Rejoice: Web Browsing Confirmed to Be Legal
Yesterday, after a 5-year legal battle, the Court of Justice of the EU (CJEU) concluded in the Newspaper Licensing Agency case that Internet users do not infringe copyright when their web browsers temporarily cache website files.
As DisCo covered last year, the news aggregation service Meltwater had been embroiled in litigation on both sides of the Atlantic. When the U.S. litigation settled, it appeared at the time that there might be no answer on the outstanding question of whether a license was required for regular Internet browsing. The European case proceeded, however, yielding yesterday’s decision that it is lawful to browse lawful Internet sites.
One might reasonably express some exasperation that the question was even an issue, but as the IPKat weblog explains, under European copyright law, every reproduction that is not covered by specific and narrowly interpreted exceptions is an infringement. Here, the relevant exception is Article 5(1) of the EU Information Society Directive (ISD).

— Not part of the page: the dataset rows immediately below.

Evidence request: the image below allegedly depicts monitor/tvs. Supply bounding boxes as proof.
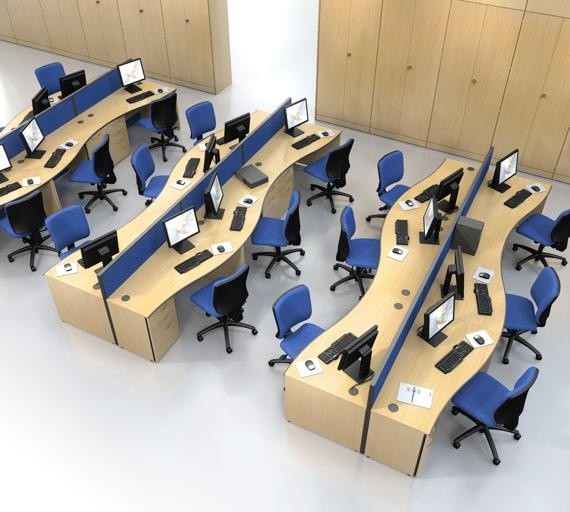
[203,171,225,220]
[284,98,309,138]
[81,228,120,275]
[118,58,145,94]
[417,291,456,347]
[162,206,201,254]
[0,144,12,184]
[203,132,220,176]
[488,149,519,193]
[223,112,250,150]
[20,117,46,159]
[441,245,464,300]
[32,86,51,116]
[59,69,87,97]
[415,167,464,244]
[337,324,380,383]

This exception is important and stands out: in contrast to all other exceptions listed in the ISD, it is mandatory. EU Member States have to implement it into national laws. In order to benefit from this exception for ‘temporary acts of reproduction’, a number of conditions have to be fulfilled. The referring UK Supreme Court had already answered some in the affirmative. It was left to the CJEU to decide whether on-screen copies and cached copies made while browsing the Internet are:
- transient or incidental, and
- an integral and essential part of a technological process.
To the relief of millions of Internet users in Europe, the Court found all criteria to be satisfied. On top of that it also found Art. 5(5) of the ISD which subjects all exceptions to the Berne three-step test to be satisfied, too. The fulfillment of all these various conditions and the three-step test is probably the most complicated way of arriving at a very obvious conclusion: of course browsing the Internet will require on-screen and cached copies – these copies are technologically necessary.
After the judgment it remains a mystery how news publishers thought they could get away with their exorbitant claim. In fact, one could claim the answer to the question in the case has always been in the ISD itself. Recital 33 makes very clear that the exception for temporary acts of reproduction “should include acts which enable browsing as well as acts of caching to take place”. This means that when passing the ISD, policymakers explicitly wanted browsing to be covered by the mandatory exception for temporary reproductions.
Given all of the above, one can argue that this case could not have come out any other way. Maybe. The England & Wales High Court of Justice as well as the Court of Appeal initially had a different opinion on this supposedly clear-cut case. In addition, this was not the first case challenging the foundations of Internet use on the grounds of copyright. In the Svensson case we had an example earlier this year in which an everyday activity like hyperlinking was legally challenged. We commented on the Svensson judgment extensively here and here.
What these cases show is that copyright can substantially affect citizens’ ability to freely access and spread information on the Internet. Imagine a situation in which citizens would break the law by viewing a lawful webpage or by hyperlinking to freely accessible, lawful content to spread information. Even though the Court has provided a clear answer in the underlying case, one can legitimately ask whether we want to risk further situations in which copyright will be used as a proxy to challenge the very foundations of Internet use. The bigger challenge will be to make copyright apt for the digital age – today it seems somewhat misplaced at the very least.
Jakob Kucharczyk is Director in the Brussels office of the Computer & Communications Industry Association.